Note: This work is not related to event cameras.
Code and Pretrained Models for: evMLP: An Efficient Event-Driven MLP Architecture for Vision
This is a highly experimental implementation of evMLP. Training code, pre-trained models, and evaluation scripts will be updated in the near future.
Please refer to "requirements.txt". If you don't want to install dependencies according to "requirements.txt", torch>=2.0.0
is necessary, and it's better to install the latest versions of einops
and thop
to support operators and correctly calculate the cost.
You can train on ImageNet-1K by modifying the references/classification/train.py in torchvision.

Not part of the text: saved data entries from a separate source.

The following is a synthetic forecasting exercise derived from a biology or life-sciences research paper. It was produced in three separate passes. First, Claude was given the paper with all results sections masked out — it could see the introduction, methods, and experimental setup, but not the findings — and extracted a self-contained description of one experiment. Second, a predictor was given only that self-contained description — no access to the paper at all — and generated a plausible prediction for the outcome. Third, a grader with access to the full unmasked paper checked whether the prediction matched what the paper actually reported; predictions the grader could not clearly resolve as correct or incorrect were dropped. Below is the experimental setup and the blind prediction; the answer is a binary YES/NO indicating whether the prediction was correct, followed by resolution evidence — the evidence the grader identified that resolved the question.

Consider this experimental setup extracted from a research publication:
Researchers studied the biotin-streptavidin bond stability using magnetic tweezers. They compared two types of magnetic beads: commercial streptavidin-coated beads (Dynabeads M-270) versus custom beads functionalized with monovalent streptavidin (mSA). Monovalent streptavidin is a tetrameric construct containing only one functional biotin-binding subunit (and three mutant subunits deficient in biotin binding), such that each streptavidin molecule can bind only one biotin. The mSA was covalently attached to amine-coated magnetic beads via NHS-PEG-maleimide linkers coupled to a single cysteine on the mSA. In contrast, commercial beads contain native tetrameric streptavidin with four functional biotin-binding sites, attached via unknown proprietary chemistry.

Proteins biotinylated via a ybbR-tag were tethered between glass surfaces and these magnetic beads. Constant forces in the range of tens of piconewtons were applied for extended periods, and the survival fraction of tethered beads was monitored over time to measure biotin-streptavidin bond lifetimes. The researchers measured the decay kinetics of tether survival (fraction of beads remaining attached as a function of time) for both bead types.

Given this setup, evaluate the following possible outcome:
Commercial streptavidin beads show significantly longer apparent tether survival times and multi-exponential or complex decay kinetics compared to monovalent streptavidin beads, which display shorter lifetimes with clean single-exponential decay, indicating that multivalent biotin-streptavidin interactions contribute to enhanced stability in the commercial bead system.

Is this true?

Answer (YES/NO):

To train the models in the paper (default configuration in evmlp.py
), you can use the following settings (using 4 GPUs):
torchrun --nproc_per_node=4 \
train.py \
--auto-augment imagenet \
--label-smoothing 0.1 \
--random-erase=0.1 \
--mixup-alpha 0.2 \
--cutmix-alpha 1.0 \
--epochs 300 \
--batch-size 256 \
--opt sgd \
--lr 0.1 \
--lr-scheduler cosineannealinglr \
--lr-min 0.00001 \
--lr-warmup-method=linear \
--lr-warmup-epochs=5 \
--workers 8 \
--wd 0.00001 \
--data-path /path/to/dataset
Here are the pre-trained models:
evmlp_b_224_imagenet1k.pth
: Using the default configuration inevmlp.py
, trained from scratch on ImageNet-1K.
Process videos using eval_video_dir.py
:
python eval_video_dir.py <weights.pth> <dir_path> <event_threshold>
For example, download the model file evmlp_b_224_imagenet1k.pth
, place the video files in /path/to/videos
, and use an event threshold of 0.05
:
python eval_video_dir.py evmlp_b_224_imagenet1k.pth /path/to/videos 0.05
eval_video_dir.py
uses opencv_python
to load video files. The default filter list only supports video files with extensions .avi
and .mp4
. If necessary, you can edit the following code:
L31@eval_video_dir.py: video_extensions = {'.avi', '.mp4'}
Q: Can evMLP be used for other computer vision tasks besides image classification?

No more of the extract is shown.